Which is why I was particularly saddened this fine Saturday morning to discover that my latest endeavor; a thousand words of nail-biting, seat-edging, beauteous prose dedicated to my recent blizzard-bound mission for frozen potato ovals (the "hash brown incident"); has disappeared from the face of the Internet.

It appalls and offends me that I have fallen into this situation - I am of the generation and professional-ilk that "Ctrl+S" is less of a habit and more of a compulsive tic. Spend enough time programming or documenting and you will wake up with your left hand twitching to the beat of the damnable save shortcut. Alas, each little convenience that the modern Internets adds takes away from your own control and responsibility. And given that I am writing these articles in a web browser, straight to a remote server, and that our satellite connection would be classed as "bloody slow" at the best of times, I really should have checked that me hitting save was sending my precious words.... somewhere. Anywhere. Instead, somewhere out in the nether, the damned hash brown incident got lost. So you will never hear about the time I braved the elements (and fell over (a lot)) just so the station could have crunchy-carb-cakes with breakfast...

... I guess it's not all bad.


Back on topic - Sometimes it is Windy
The base cause of my being on this magnificent continent is to look at the weather. The weather is not why I personally wanted to come, it isn't even what I do with the majority of my time, but it is the reason why the government gave me the opportunity to be here, and it is why they pay me. So I figure it's high time we spend a moment discussing the weather, particularly as pertains to Dear Mawson.

As a general rule, it's windy and it's cold.

Variety is the spice of life though, and Mother Nature ensures that we here get our fair share of spice too, so sometimes it is very cold, which is manageable. and sometimes it is very windy, which is not.

The following video was taken on my walk home from work one night. It was the first night that I had to 100% rely on the blizz-lines, and, as you will see, I got it wrong.


When watching that you have to understand that the camera see's much better in the snow than I do - it doesn't have to worry about warm breath freezing on the inside of the case. It was like being in fire training all over again, they take away your sight and see how you manage with whats left. I didn't slip over this time though, which was nice.

As we are the Weather Measure-ers we have a set of criteria for declaring a windy, shitty day to be a true blizzard:
  • gale force winds for the last hour or more
  • temperatures less than -10°C
  • visibility less than 100m
Steps 1 & 2 are daily occurrences for Mawson - the average daily maximum temperature through April was -12ÂșC (and its getting colder every day) and we had "gale force" phenomena for 17 of the 30 days. Visibility down to 100m is a whole different kettle of fish - it requires abundant falling snow (uncommon here) or a huge amount of snow to blow off the plateau and through station.

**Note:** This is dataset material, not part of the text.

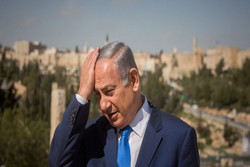 فهرمانی دهستگیر کردنی نتانیاهۆ دهرکرا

We had four blizzard days in April - three one weekend and one the weekend after. Most of the tradesmen and such on station take blizz days as off days; the risk involved in simply going outside is greatly increased. We in the Met however brave all comers - the worst I've personally experienced so far is wind gusting up to 160km/hr with heavy blowing snow in the dark on my walk to work. And of course, there is the daily weather balloon to contend with.... which gets complicated.